WORK INSTRUCTIONS: Please restate exactly the lines of the data below, beginning with the line containing "Young present vote fraction: 0%." and ending with the last line.

··· DATASET ···

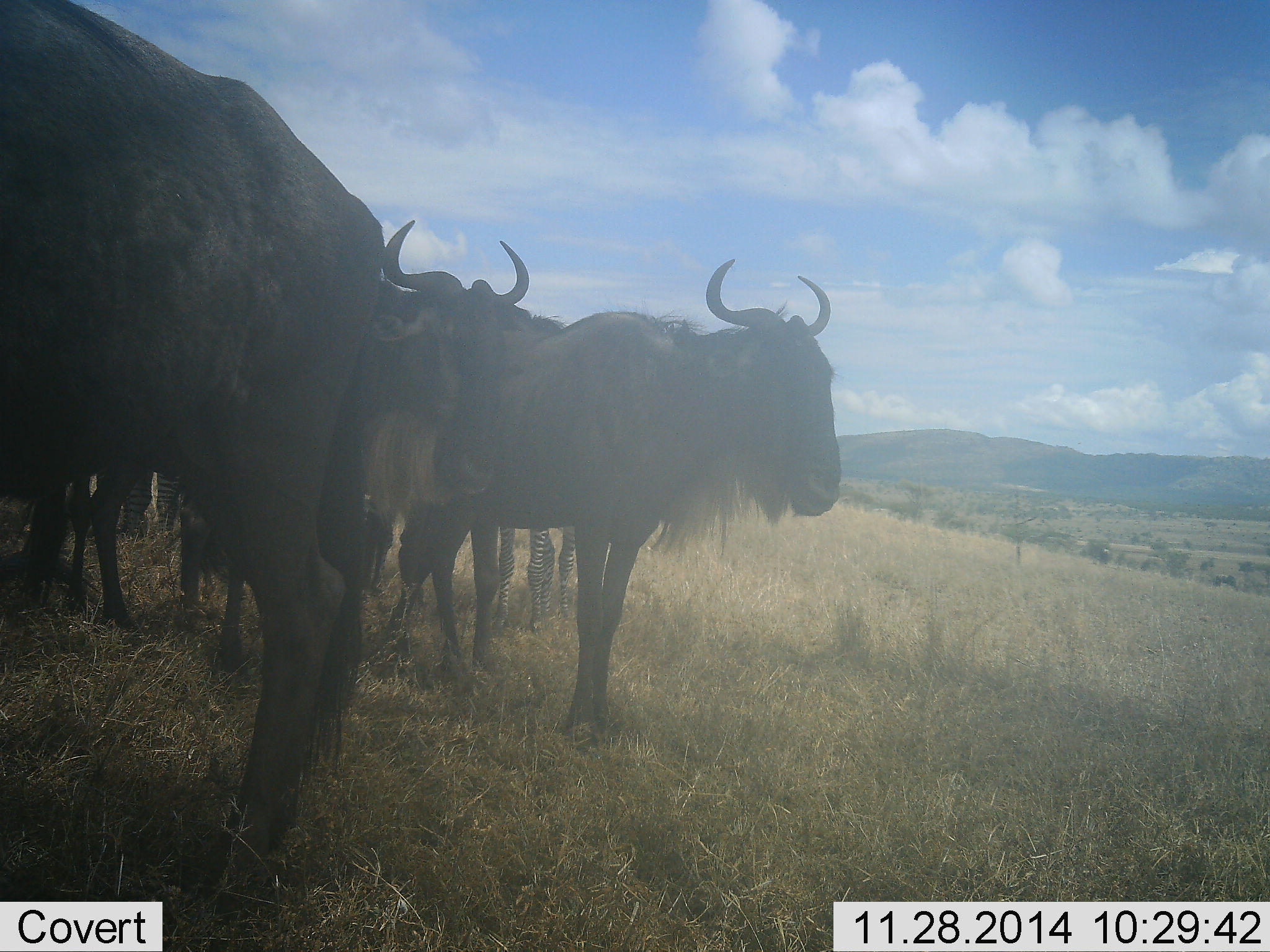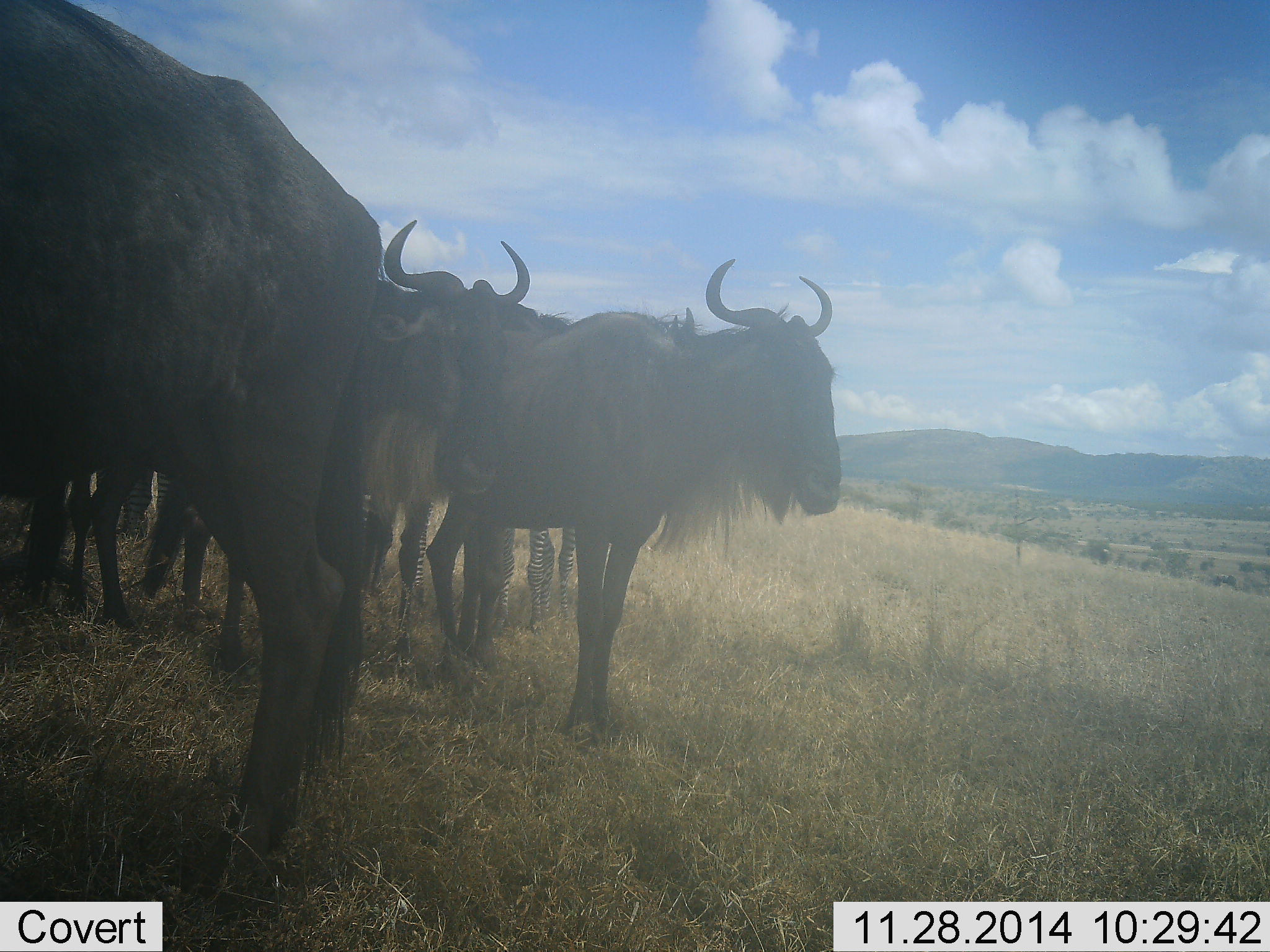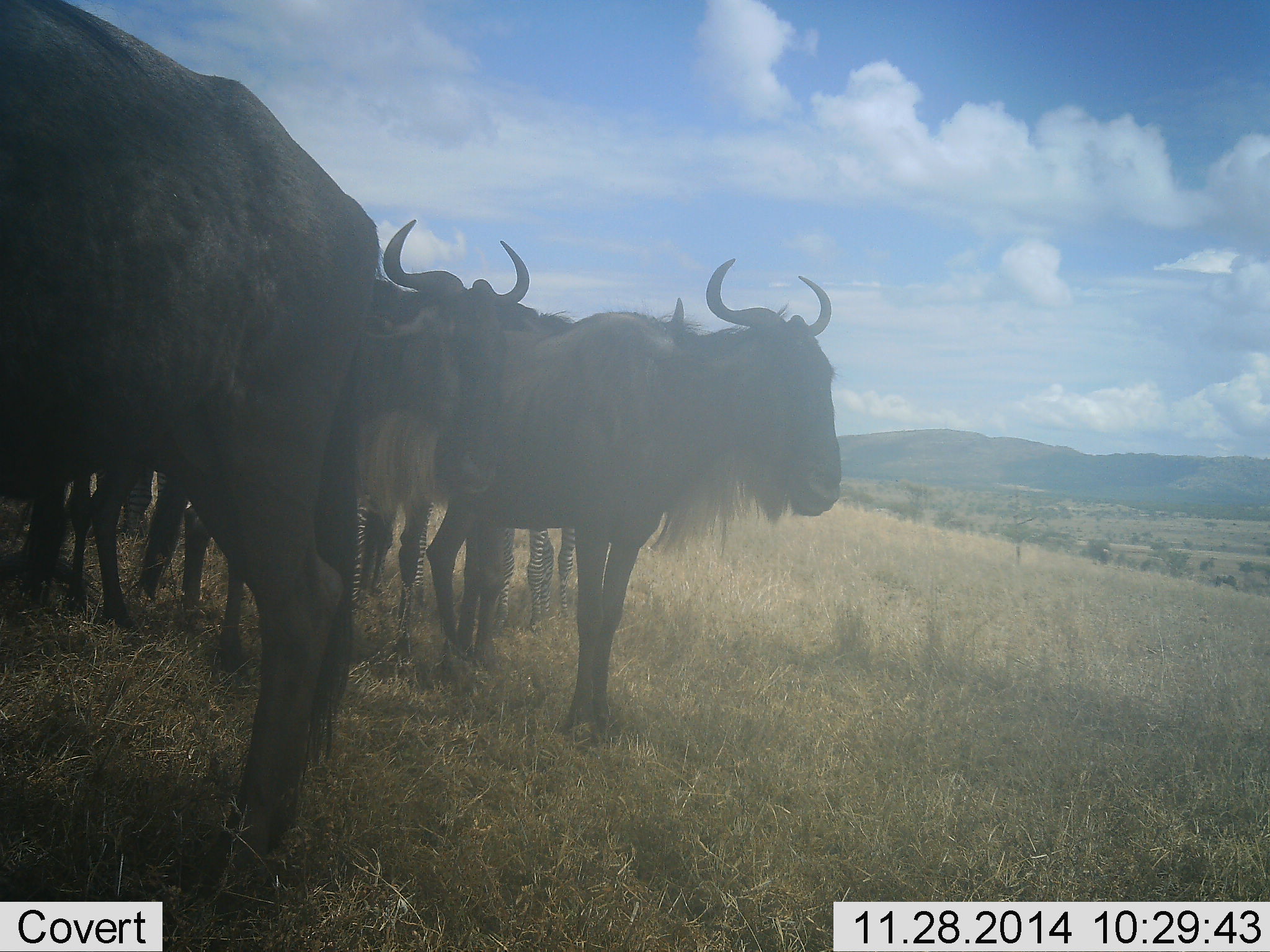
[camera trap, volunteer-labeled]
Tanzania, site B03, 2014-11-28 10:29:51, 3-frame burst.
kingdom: Animalia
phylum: Chordata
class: Mammalia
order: Artiodactyla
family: Bovidae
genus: Connochaetes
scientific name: Connochaetes taurinus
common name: blue wildebeest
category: wildebeest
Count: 5.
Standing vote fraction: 94%.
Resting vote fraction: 0%.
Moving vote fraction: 6%.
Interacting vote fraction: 12%.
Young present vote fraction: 0%.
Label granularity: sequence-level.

···

OUTPUT:
Young present vote fraction: 0%.
Label granularity: sequence-level.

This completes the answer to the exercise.